Given problem :: Rewrite the data below with every "thick green stem" changed to "thick green stalk" and nothing else altered, leaving out the pictures.

Data provided start

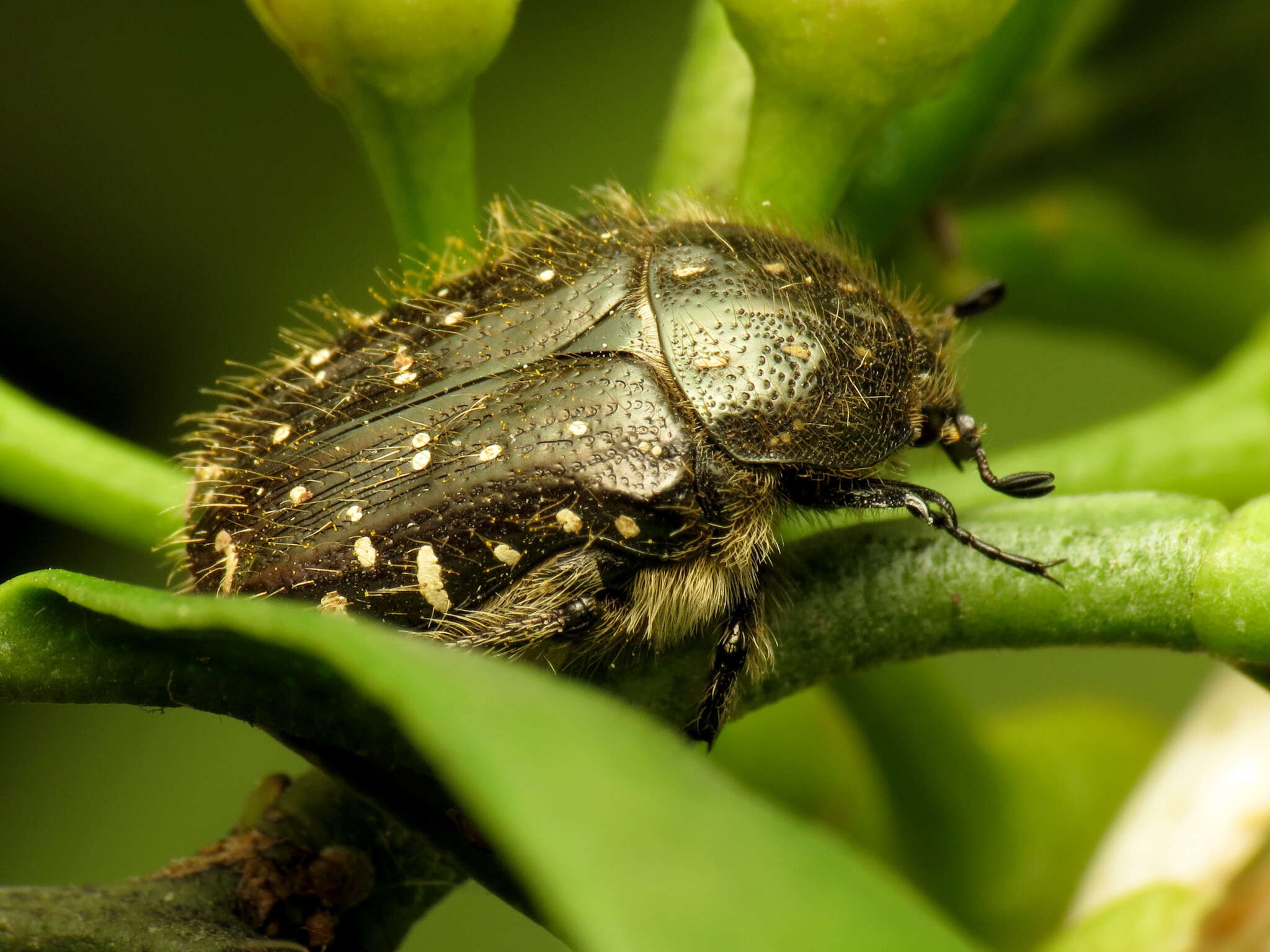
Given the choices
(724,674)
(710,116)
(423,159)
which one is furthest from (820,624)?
(710,116)

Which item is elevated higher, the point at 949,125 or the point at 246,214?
the point at 246,214

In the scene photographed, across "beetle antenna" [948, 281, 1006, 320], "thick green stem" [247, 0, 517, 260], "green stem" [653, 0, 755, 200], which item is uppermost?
"green stem" [653, 0, 755, 200]

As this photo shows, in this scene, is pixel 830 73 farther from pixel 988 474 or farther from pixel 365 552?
pixel 365 552

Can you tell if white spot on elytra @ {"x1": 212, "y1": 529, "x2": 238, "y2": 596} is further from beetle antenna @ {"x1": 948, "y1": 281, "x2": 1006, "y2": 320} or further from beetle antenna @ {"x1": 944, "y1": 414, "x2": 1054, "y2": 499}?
beetle antenna @ {"x1": 948, "y1": 281, "x2": 1006, "y2": 320}

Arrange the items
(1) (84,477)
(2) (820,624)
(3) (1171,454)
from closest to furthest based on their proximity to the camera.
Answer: (2) (820,624) → (1) (84,477) → (3) (1171,454)

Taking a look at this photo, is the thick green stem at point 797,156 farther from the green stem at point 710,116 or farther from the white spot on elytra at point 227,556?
the white spot on elytra at point 227,556

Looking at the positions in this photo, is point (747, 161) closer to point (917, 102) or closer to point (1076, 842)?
point (917, 102)

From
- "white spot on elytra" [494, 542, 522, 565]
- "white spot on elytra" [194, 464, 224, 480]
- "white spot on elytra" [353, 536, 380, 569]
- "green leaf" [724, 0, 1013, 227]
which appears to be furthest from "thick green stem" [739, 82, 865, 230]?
"white spot on elytra" [194, 464, 224, 480]

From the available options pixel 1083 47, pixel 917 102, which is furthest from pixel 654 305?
pixel 1083 47
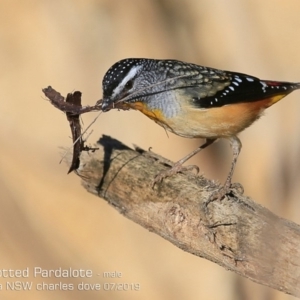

Data provided end

Written solution ::
Given the choices
(724,674)
(710,116)
(423,159)
which one is furthest from (820,624)?
(710,116)

Which item is elevated higher, the point at 949,125 or the point at 246,214?
the point at 246,214

In the scene photographed, across "beetle antenna" [948, 281, 1006, 320], "thick green stalk" [247, 0, 517, 260], "green stem" [653, 0, 755, 200], which item is uppermost?
"green stem" [653, 0, 755, 200]

As this photo shows, in this scene, is pixel 830 73 farther from pixel 988 474 or farther from pixel 365 552?
pixel 365 552

Can you tell if white spot on elytra @ {"x1": 212, "y1": 529, "x2": 238, "y2": 596} is further from beetle antenna @ {"x1": 948, "y1": 281, "x2": 1006, "y2": 320} or further from beetle antenna @ {"x1": 944, "y1": 414, "x2": 1054, "y2": 499}?
beetle antenna @ {"x1": 948, "y1": 281, "x2": 1006, "y2": 320}

Arrange the items
(1) (84,477)
(2) (820,624)
(3) (1171,454)
from closest to furthest based on their proximity to the camera.
Answer: (2) (820,624) → (1) (84,477) → (3) (1171,454)

Taking a look at this photo, is the thick green stalk at point 797,156 farther from the green stem at point 710,116 or farther from the white spot on elytra at point 227,556?
the white spot on elytra at point 227,556

Looking at the positions in this photo, is point (747, 161) closer to point (917, 102) or closer to point (1076, 842)?
point (917, 102)

From
- "white spot on elytra" [494, 542, 522, 565]
- "white spot on elytra" [194, 464, 224, 480]
- "white spot on elytra" [353, 536, 380, 569]
- "green leaf" [724, 0, 1013, 227]
which appears to be furthest from "thick green stalk" [739, 82, 865, 230]?
"white spot on elytra" [194, 464, 224, 480]

From the available options pixel 1083 47, pixel 917 102, which is furthest from pixel 654 305?
pixel 1083 47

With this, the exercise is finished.